We also plotted \({\text{ln}}({\text{CMC}}/{\text{CMC}}(0))\) versus \(\chi\) (see SI, Figs. S4–S6) as done in our earlier work (Müh et al. 2015). The slopes obtained from linear regression of these plots show the same trends as those as a function of \({c}_{{\text{OE}}}\) (SI, Table S3), so that the relation between \(\chi\) and \({c}_{{\text{OE}}}\) (Fig. 1) can be ruled out as a major source of a different behavior of PEG types. The two ways of describing the CMC shift are essentially equivalent. However, the description based on Eq. (52) has the advantage of yielding the slope \(\kappa /p\), which on the basis of Eq. (57) is a direct measue of how PEG changes the standard micellization free energy. We note that an alternative approach is to plot \({\text{ln}}\left({X}_{{\text{CMC}}}/{X}_{{\text{CMC}}}(0)\right)\) as a function of \({c}_{{\text{OE}}}/{c}_{{\text{tot}}}\), yielding practically the same slopes as Eq. (52). The reason for the equivalence of these presentations is that deviations from linearity are small compared to the scattering of the data.

The dependence of the CMC shift on \({c}_{{\text{OE}}}\) has an interesting implication, as any PEG is equivalent to independent OE units as far as the effect on the CMC is concerned. However, a certain OE concentration of, say PEG400 is, of course, different from the same OE concentration of PEG8000, since the number of covalently connected OE units \(p\) is different and so is the number of independently moving molecules. This difference has consequences for the entropy of mixing and the conformational entropy of the polymer. Our data suggest that the CMC of alkyl maltosides is not affected by such entropy effects or that their influence is so small that it is hidden in the scattering of the data.

Assuming from now on that \(\kappa /p\) is indeed independent of the molecular weight of the PEG chain, we come to the interesting question of how it depends on the detergent. We have studied three detergents with the same head groups (maltose), but differing in the number \(n\) of carbon atoms in the alkyl tail. The idea behind such studies is to uncover contributions from the hydrophobic effect, i.e., the tendency of hydrophobic solutes to aggregate in aqueous solution, which is the major driving force for detergent self-assembly. According to molecular thermodynamic models (Nagarajan and Ruckenstein 1991; Müh et al. 2015; Bothe et al. 2023), \(\Delta {G}^{0}\) is dominated by terms that depend linearly on \(n\). As a consequence, the CMC depends exponentially on \(n\), so that, for example, the CMC of DM is by one order of magnitude larger than that of DDM (see, e.g., the first row in Table S1). Consequently, any co-solute that influences the hydrophobic effect is expected to have an effect on the CMC that scales with the alkyl chain length. Indeed, we observe such a scaling in our data for PEG similar to what we found earlier for PEG2000 (Müh et al. 2015). However, a linear scaling of \(\kappa /p\) with \(n\) is only obtained, if the UDM/PEG400 data set is omitted (Fig. 5). Therefore,we conclude that more experimental data have to be collected, before a definitive conclusion about this scaling can be drawn.

__EXTRACTED RECORDS__
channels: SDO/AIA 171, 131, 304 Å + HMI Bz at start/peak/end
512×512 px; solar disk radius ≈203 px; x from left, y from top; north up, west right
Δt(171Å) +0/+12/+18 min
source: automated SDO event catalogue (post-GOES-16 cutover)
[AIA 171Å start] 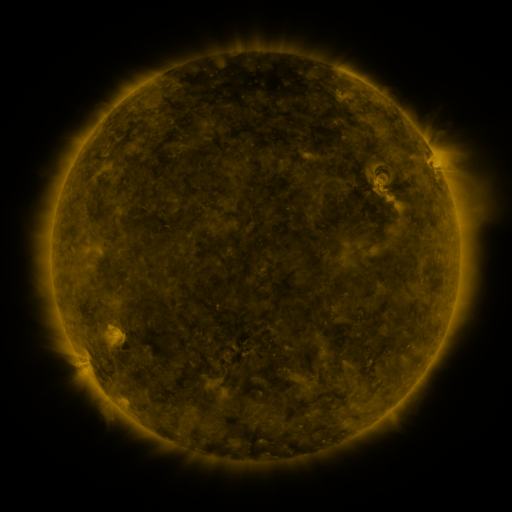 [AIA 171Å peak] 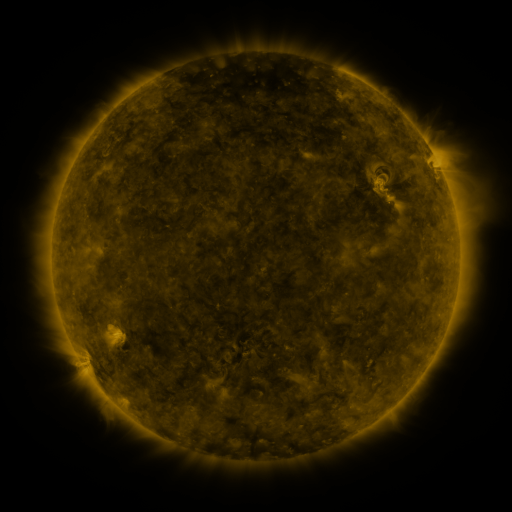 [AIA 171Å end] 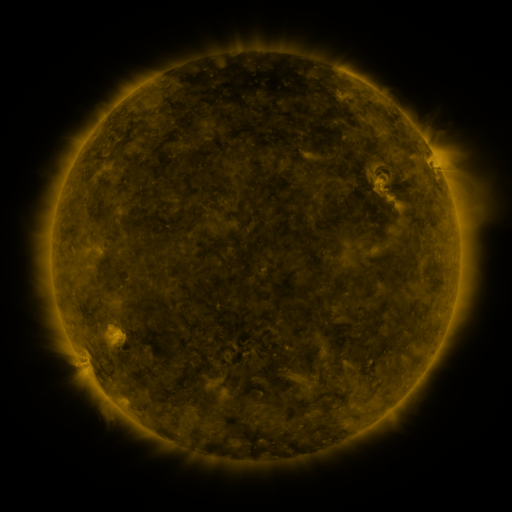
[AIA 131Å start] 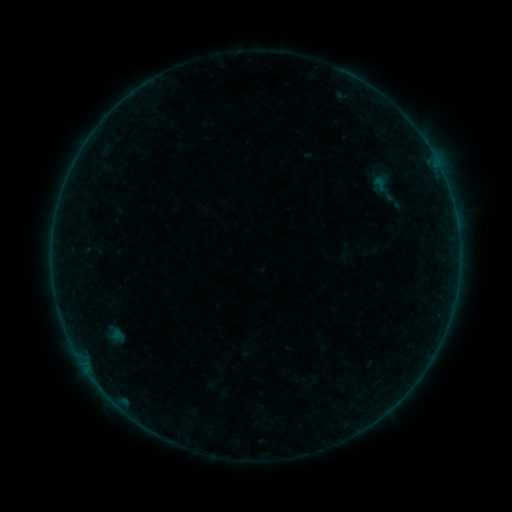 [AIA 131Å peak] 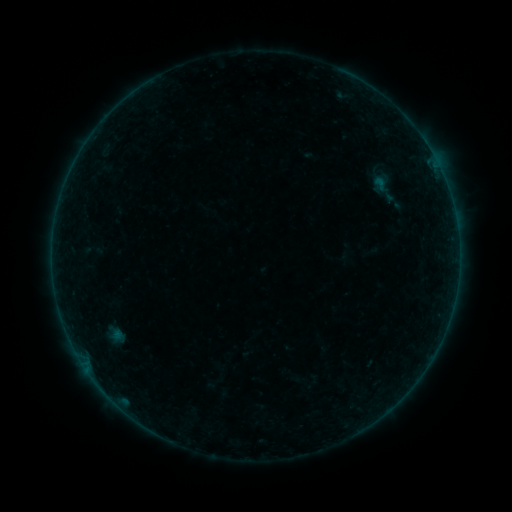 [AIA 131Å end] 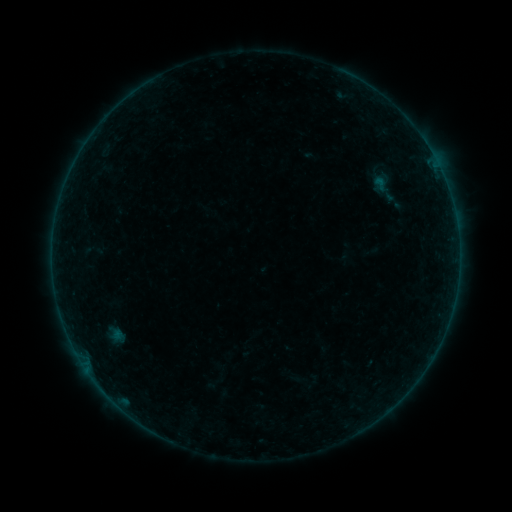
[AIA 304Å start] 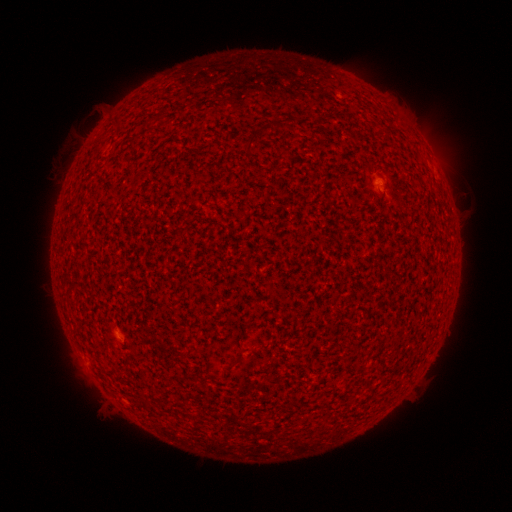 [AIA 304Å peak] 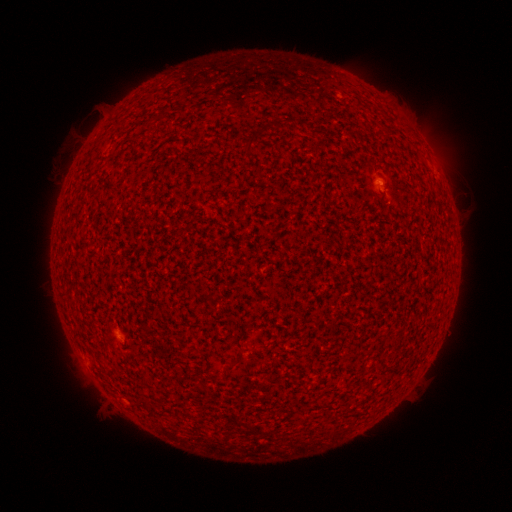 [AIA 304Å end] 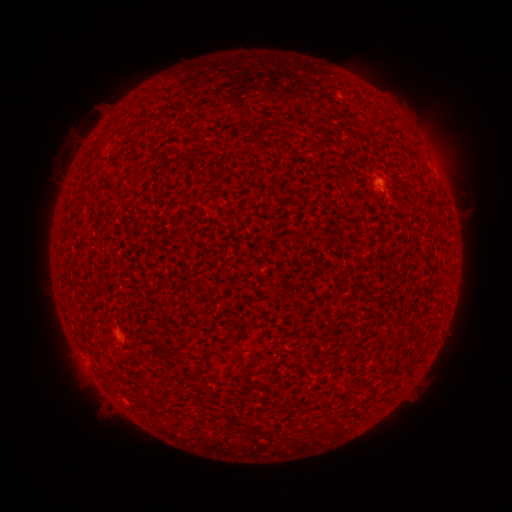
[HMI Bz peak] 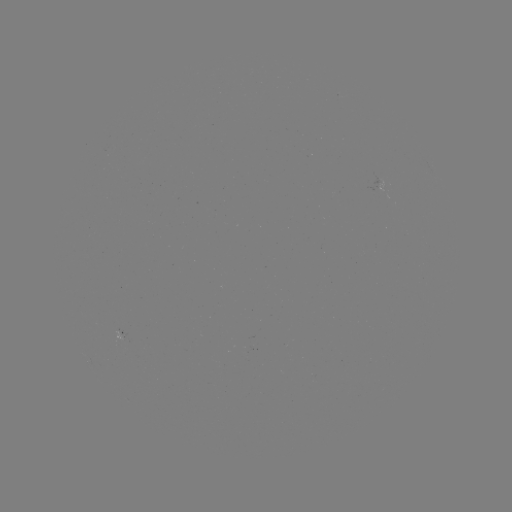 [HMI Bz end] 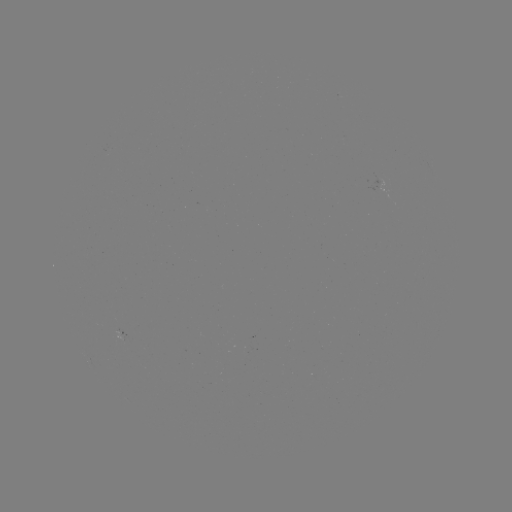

__TASKS FOR THIS EXERCISE__
[A] Please condense the paragraph of the passage on PEG and alkyl maltosides that opens with "The dependence of the CMC shift" into a shorter version that keeps its main facts.
[B] Give every distinct published work that the passage on PEG and alkyl maltosides cites, by authors and year.
Work only from the passage on PEG and alkyl maltosides, not from the items.

__PER-TASK OUTPUTS__
[A] Because the CMC shift depends on OE concentration, any PEG acts on the CMC like independent OE units. Still, equal OE concentrations of PEG400 and PEG8000 differ in the number of covalently connected OE units p and in the number of independently moving molecules. This affects the entropy of mixing and the polymer's conformational entropy. The data suggest that these entropy effects do not change the CMC of alkyl maltosides, or that they are too small to show above the scatter in the data.

[B]
- Müh et al. 2015
- Nagarajan and Ruckenstein 1991
- Bothe et al. 2023